## Text

[Start of Attachment]

Unpaired(Independent) Parametric T-test

Ashish Patel
ML Research Lab
Published in
3 min readJun 11, 2018

Statistics Series

Hello folks,
The article explains Independent(Unpaired) Parametric t-test in layman’s term without mathematical formulation which is used to test significance between two independent
Groups(samples).
We try to cover all fundamentals with example hope you like

Where We Can Apply Unpaired Prametric T-test ?

  • two groups needs to be independent
  • parametric assumption needs to be satisfy

Outline for performing Unpaired(independent) Parametric T-test

  1. Formulate Problem statement(research question) and hypothesis
  2. Import data
  3. Check independent parametric t-test assumption
  4. compute unpaired t-test(based on t-test selection)
  5. interpret result

T-test type and selection

Two types:

  1. student t-test(if assuming two group variance is equal)
  2. welch t-test(if assuming two group variance is uneuqal)

we are going to implement both.. :)

Important : we used Levene’s test for variance equality check

Parametric Assumption

Assumption 1 : Are the two samples(two group) independent Assumption 2 : Are the data from each of the 2 groups follow a normal distribution?

Important : we used Shapiro-Wilk normality test for checking two group normal distribution

Shapiro-Wilk return two result first is w-value and second is p-value

Implementation section

1. Problem statement(Research Question)

we have measured the weight of 100 individuals: 50 women (group A) and 50 men (group B).
We want to know if the mean weight of women (mA) is significantly different from that of men (mB).

[End of Attachment]

Continue the t-test article from the point where it stops.

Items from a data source
[Start of Attachment]

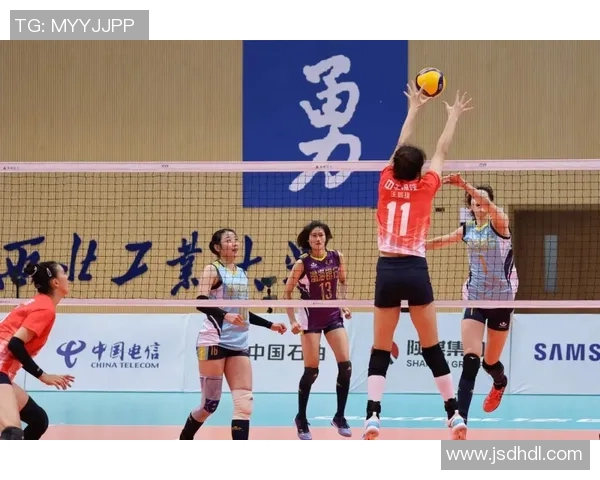 重庆排球队的速度之谜揭秘:排球巨献带你领略竞技魅力与团队精神 重庆排球队的速度之谜揭秘:排球巨献带你领略竞技魅力与团队精神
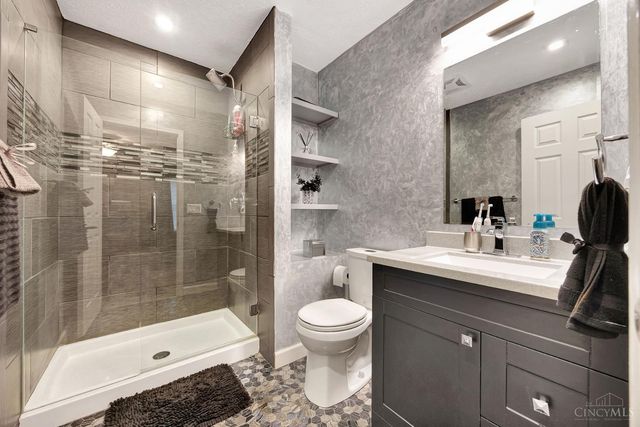 3330 Sheridan Street, Cincinnati, OH 45211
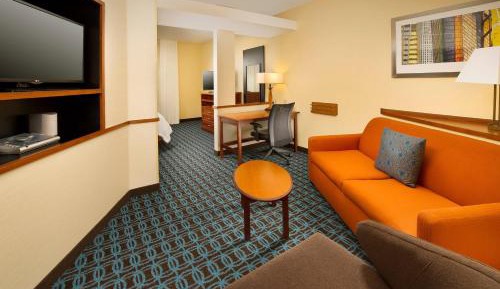 Executive King Suite with Sofa Bed and Tub - Mobility/Hearing Accessible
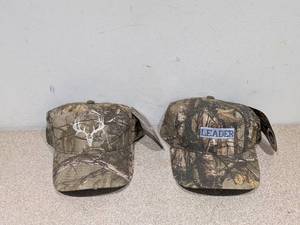 lot 88 image: (2) REAL TREE MENS CAMOUFLAGE HATS ( DEERLEADER)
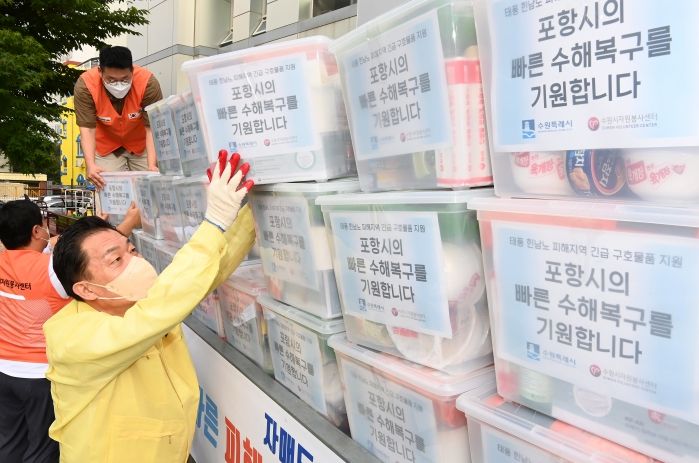 이재준 수원시장이 7일 오전 수원시자원봉사센터에서 포항시에 보낼 구호물품을 트럭에 싣고 있다.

[End of Attachment]

## Solved exercise
Bold one is problem statement

Formulate hypothesis

null hypothesis (H0): H0:mA=mB
alternative hypothesis (Ha): Ha:mA≠mB (different)

Important:two tailed hypothesis

2. Import data

In [1]:

import pandas as pd

In [2]:

data=pd.read_csv("dataset/mw.csv")
data.shape

Out[2]:

(18, 2)

In [3]:

data.shape

Out[3]:

(18, 2)

3. Parametric Assumptions

Parametric Assumption 1: Are the two samples(two group) independent?
Conclusion : Yes, since the samples from men and women are not related.

Assumtion 2: Are the data from each of the 2 groups follow a normal distribution?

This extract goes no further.